Consultant et chercheur en cyberstratégie et mobilités 3.0. Doctorant. Auteur de nombreux articles et ouvrages sur l’écosystème cyber.

Dans le panel des cyberpuissances, les approches des États-Unis, de la Chine, du Royaume-Uni, de la France, d’Israël et de la Russie sont désormais mieux appréhendées au regard des textes officiels, des commentateurs des affaires du cyberespace et des révélations. D’autres pays plus discrets dans ce milieu stratégique comme le Japon, les deux Corées, l’Italie, le Brésil, l’Iran ou l’Allemagne entendent se renforcer dans ce milieu stratégique, souvent avec l’appui d’une cyberpuissance déjà établie. Pour déterminer quel est le degré de cyberpuissance d’une entité, l’on peut se référer à des outils et des méthodes élaborés par des instituts de recherche (le Belfer Center avec son Cyber Readiness Index version 2.0[1]) ou par des institutions internationales (l’Union internationale des télécommunications avec son Global Cybersecurity Index). L’on peut aussi s’appuyer sur l’adhésion d’un pays à des organes de décision tel que le Group of Governmental Experts des Nations unies.

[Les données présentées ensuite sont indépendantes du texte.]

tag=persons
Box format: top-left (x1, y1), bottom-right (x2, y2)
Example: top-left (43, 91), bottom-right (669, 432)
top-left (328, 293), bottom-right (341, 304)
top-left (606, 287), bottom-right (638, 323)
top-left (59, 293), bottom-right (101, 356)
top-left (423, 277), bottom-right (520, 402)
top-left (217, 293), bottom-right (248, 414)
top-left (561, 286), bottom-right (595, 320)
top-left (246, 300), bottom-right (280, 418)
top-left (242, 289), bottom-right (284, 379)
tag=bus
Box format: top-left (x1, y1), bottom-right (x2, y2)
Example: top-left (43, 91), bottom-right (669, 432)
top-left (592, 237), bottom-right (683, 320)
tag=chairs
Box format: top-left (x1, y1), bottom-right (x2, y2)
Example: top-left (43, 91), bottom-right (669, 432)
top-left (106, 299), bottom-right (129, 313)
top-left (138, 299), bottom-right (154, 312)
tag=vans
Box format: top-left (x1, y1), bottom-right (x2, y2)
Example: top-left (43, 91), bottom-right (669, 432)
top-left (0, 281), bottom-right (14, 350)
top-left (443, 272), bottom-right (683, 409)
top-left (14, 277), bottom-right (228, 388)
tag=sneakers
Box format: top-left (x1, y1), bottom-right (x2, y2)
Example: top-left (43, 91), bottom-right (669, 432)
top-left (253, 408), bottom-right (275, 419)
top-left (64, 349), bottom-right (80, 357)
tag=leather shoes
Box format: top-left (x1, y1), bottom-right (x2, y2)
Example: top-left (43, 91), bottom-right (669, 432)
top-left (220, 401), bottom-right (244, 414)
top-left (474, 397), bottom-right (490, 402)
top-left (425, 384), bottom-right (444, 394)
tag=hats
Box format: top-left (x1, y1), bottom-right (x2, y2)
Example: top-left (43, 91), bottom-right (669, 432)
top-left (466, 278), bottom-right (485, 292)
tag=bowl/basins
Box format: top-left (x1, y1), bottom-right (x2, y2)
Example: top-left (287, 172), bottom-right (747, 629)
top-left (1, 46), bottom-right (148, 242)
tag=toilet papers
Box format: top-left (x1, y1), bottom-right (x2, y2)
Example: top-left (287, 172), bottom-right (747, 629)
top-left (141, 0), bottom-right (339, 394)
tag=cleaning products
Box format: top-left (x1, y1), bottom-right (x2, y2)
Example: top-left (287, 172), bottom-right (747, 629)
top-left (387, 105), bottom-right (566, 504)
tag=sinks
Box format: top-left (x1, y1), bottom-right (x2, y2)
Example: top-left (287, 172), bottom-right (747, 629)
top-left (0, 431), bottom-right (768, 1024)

Pour imparfaites que soit ces jauges, elles permettent d’établir une hiérarchie globalement admise des cyberpuissances : États-Unis, Chine et Russie constituent le podium.

Les États-Unis, champion historique

Sans conteste, les États-Unis bénéficient encore à ce jour de l’avantage technique offert par la création et la diffusion élargie d’internet. La mise en application au sein de l’IPTO (Information Processing Techniques Office of the Advanced Research Projects Agency) associant la prescience de Joseph Licklider et les subsides de la DARPA (Defense Advanced Research Projects Agency affilié au ministère des Armées américain) accouchèrent du premier réseau d’ordinateurs interconnectés, l’Arpanet en octobre 1969. Cette antériorité se traduisit par une mainmise stratégique qui prit son essor dans les années 1990 avec le concept des autoroutes de l’information publicisé par le vice-président Al Gore afin d’annoncer le début d’un large chantier de modernisation des télécommunications (Telecommunications Act de 1996). Les autorités américaines « distribuèrent » leur internet dans le monde, respectueuses en cela d’une vision libérale conquérante consécutive à l’implosion de l’Union soviétique, tout en se gardant la possibilité d’un levier de déconnexion (kill switch) plus théorique que pratique (l’Icann qui gère les noms de domaine mondiaux n’est plus sous la tutelle du ministère du Commerce américain depuis octobre 2016).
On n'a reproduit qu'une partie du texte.